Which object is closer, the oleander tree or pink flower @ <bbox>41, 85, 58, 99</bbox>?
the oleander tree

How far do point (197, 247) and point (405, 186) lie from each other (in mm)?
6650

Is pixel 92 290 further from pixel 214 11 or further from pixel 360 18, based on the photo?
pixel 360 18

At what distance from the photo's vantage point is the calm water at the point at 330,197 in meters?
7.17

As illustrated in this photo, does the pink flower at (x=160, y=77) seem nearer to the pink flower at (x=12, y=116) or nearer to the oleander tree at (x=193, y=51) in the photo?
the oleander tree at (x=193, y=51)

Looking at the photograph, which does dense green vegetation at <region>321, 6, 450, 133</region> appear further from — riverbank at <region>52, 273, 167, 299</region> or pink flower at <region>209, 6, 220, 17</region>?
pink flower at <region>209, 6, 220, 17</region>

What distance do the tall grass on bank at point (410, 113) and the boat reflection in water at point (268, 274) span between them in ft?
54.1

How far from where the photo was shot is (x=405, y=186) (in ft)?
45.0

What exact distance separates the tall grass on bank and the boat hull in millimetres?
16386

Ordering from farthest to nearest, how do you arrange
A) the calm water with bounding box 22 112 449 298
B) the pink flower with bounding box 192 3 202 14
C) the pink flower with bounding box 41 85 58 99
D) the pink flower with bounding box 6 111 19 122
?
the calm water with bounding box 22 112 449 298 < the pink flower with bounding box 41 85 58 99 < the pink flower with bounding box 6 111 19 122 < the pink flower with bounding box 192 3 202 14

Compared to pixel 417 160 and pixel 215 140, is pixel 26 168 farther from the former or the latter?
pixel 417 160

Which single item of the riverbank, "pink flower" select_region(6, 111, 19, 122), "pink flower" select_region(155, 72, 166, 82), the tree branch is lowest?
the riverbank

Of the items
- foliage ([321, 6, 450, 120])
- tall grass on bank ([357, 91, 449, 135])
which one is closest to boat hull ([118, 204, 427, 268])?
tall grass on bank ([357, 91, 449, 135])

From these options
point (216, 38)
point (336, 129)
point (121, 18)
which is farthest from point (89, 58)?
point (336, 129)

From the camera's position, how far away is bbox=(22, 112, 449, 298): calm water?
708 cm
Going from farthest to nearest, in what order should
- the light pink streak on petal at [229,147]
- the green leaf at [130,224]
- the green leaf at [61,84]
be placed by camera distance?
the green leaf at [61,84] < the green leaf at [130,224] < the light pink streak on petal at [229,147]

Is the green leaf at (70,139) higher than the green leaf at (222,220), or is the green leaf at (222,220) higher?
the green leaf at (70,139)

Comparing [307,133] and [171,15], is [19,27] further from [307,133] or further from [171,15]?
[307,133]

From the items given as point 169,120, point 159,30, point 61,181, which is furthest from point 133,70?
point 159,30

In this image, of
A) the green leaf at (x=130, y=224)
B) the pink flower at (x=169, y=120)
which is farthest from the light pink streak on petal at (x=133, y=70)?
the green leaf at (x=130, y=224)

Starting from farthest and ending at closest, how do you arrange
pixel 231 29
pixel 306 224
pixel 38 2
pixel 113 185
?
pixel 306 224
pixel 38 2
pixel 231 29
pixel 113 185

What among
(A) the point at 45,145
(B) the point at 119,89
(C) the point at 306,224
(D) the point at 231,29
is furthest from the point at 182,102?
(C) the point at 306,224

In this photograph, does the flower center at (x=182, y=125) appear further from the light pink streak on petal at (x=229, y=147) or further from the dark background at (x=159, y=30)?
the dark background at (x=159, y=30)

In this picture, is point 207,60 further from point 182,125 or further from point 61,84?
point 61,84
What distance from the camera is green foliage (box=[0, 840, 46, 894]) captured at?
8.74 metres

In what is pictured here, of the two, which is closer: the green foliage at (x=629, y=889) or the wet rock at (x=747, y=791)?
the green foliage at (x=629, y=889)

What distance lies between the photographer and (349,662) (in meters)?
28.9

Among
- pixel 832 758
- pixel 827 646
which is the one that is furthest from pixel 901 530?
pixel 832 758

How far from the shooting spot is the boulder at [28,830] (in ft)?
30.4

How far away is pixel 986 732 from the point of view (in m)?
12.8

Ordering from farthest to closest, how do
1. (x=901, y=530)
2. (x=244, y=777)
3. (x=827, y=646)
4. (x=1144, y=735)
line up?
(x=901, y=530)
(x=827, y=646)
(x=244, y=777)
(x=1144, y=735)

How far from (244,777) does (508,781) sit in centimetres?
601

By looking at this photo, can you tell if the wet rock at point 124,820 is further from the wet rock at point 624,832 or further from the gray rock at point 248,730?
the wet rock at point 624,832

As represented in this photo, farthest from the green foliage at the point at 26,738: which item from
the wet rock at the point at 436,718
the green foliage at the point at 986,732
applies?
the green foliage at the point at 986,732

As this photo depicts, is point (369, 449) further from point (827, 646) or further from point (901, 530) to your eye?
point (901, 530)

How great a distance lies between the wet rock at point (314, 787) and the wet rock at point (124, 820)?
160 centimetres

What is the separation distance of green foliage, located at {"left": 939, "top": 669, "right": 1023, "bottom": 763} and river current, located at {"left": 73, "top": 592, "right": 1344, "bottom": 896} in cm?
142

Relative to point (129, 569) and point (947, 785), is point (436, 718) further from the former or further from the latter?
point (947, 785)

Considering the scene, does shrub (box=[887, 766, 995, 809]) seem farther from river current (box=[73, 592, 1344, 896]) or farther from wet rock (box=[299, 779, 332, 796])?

:: What you will do ::
Every line above should be written out again exactly as it stands.

:: Answer to this task ::
Which object is closer, the oleander tree or pink flower @ <bbox>41, 85, 58, 99</bbox>?
the oleander tree

How far do point (197, 247) and point (405, 186) lie from each other (in mm)?
6650

Is pixel 92 290 further from pixel 214 11 or further from pixel 360 18, based on the photo?
pixel 360 18

At what distance from the photo's vantage point is the calm water at the point at 330,197 in meters?
7.17

As illustrated in this photo, does the pink flower at (x=160, y=77) seem nearer to the pink flower at (x=12, y=116) or nearer to the oleander tree at (x=193, y=51) in the photo?
the oleander tree at (x=193, y=51)

Looking at the photograph, which does dense green vegetation at <region>321, 6, 450, 133</region> appear further from — riverbank at <region>52, 273, 167, 299</region> or pink flower at <region>209, 6, 220, 17</region>?
pink flower at <region>209, 6, 220, 17</region>

What distance do the tall grass on bank at point (410, 113) and the boat reflection in water at point (268, 274) span between them in ft?
54.1

How far from where the photo was shot is (x=405, y=186) (in ft)?
45.0

What exact distance separates the tall grass on bank and the boat hull in millimetres?
16386

Ordering from farthest to nearest, how do you arrange
A) the calm water with bounding box 22 112 449 298
B) the pink flower with bounding box 192 3 202 14
C) the pink flower with bounding box 41 85 58 99
D) the pink flower with bounding box 6 111 19 122
?
the calm water with bounding box 22 112 449 298 < the pink flower with bounding box 41 85 58 99 < the pink flower with bounding box 6 111 19 122 < the pink flower with bounding box 192 3 202 14

Compared to pixel 417 160 and pixel 215 140, is pixel 26 168 farther from the former or the latter?
pixel 417 160

Which single item of the riverbank, "pink flower" select_region(6, 111, 19, 122), "pink flower" select_region(155, 72, 166, 82), the tree branch is lowest?
the riverbank

Of the items
- foliage ([321, 6, 450, 120])
- tall grass on bank ([357, 91, 449, 135])
which one is closest to boat hull ([118, 204, 427, 268])?
tall grass on bank ([357, 91, 449, 135])

From these options
point (216, 38)
point (336, 129)
point (121, 18)
which is farthest from point (89, 58)?
point (336, 129)

From the camera's position, how far away is bbox=(22, 112, 449, 298): calm water?
708 cm
Going from farthest to nearest, in what order should
- the light pink streak on petal at [229,147]
- the green leaf at [130,224]
- the green leaf at [61,84]
be placed by camera distance?
the green leaf at [61,84] < the green leaf at [130,224] < the light pink streak on petal at [229,147]

Is the green leaf at (70,139) higher than the green leaf at (222,220), or is the green leaf at (222,220) higher?
the green leaf at (70,139)

Comparing [307,133] and [171,15], is [19,27] further from [307,133] or further from [171,15]?
[307,133]

From the items given as point 169,120, point 159,30, point 61,181, which is furthest from point 133,70?
point 159,30

In this image, of
A) the green leaf at (x=130, y=224)
B) the pink flower at (x=169, y=120)
which is farthest from the light pink streak on petal at (x=133, y=70)?
the green leaf at (x=130, y=224)

Starting from farthest and ending at closest, how do you arrange
pixel 231 29
pixel 306 224
pixel 38 2
pixel 113 185
?
pixel 306 224
pixel 38 2
pixel 231 29
pixel 113 185

What among
(A) the point at 45,145
(B) the point at 119,89
(C) the point at 306,224
(D) the point at 231,29
is furthest from the point at 182,102?
(C) the point at 306,224

In this photograph, does the flower center at (x=182, y=125) appear further from the light pink streak on petal at (x=229, y=147) or further from the dark background at (x=159, y=30)?
the dark background at (x=159, y=30)

In this picture, is point 207,60 further from point 182,125 or further from point 61,84?
point 61,84
What distance from the camera is green foliage (box=[0, 840, 46, 894]) captured at?
8.74 metres

In what is pictured here, of the two, which is closer: the green foliage at (x=629, y=889) or the wet rock at (x=747, y=791)?
the green foliage at (x=629, y=889)

What distance lies between the photographer and (349,662) (in meters)?
28.9

Among
- pixel 832 758
- pixel 827 646
which is the one that is furthest from pixel 901 530?
pixel 832 758

How far from the shooting spot is the boulder at [28,830] (in ft)?
30.4

How far away is pixel 986 732 from the point of view (in m)?
12.8

Ordering from farthest to closest, how do
1. (x=901, y=530)
2. (x=244, y=777)
3. (x=827, y=646)
4. (x=1144, y=735)
line up?
(x=901, y=530)
(x=827, y=646)
(x=244, y=777)
(x=1144, y=735)

How far from (244,777) does (508,781) sit in centimetres?
601

By looking at this photo, can you tell if the wet rock at point 124,820 is further from the wet rock at point 624,832 or further from the gray rock at point 248,730?
the wet rock at point 624,832

As represented in this photo, farthest from the green foliage at the point at 26,738: which item from
the wet rock at the point at 436,718
the green foliage at the point at 986,732
applies?
the green foliage at the point at 986,732

As this photo depicts, is point (369, 449) further from point (827, 646) or further from point (901, 530) to your eye?
point (901, 530)

How great a distance lies between the wet rock at point (314, 787) and the wet rock at point (124, 820)?
160 centimetres

What is the separation distance of green foliage, located at {"left": 939, "top": 669, "right": 1023, "bottom": 763} and river current, located at {"left": 73, "top": 592, "right": 1344, "bottom": 896} in cm?
142

Relative to point (129, 569) and point (947, 785), is point (436, 718) further from the former or further from the latter?
point (947, 785)

Considering the scene, does shrub (box=[887, 766, 995, 809]) seem farther from river current (box=[73, 592, 1344, 896]) or farther from wet rock (box=[299, 779, 332, 796])?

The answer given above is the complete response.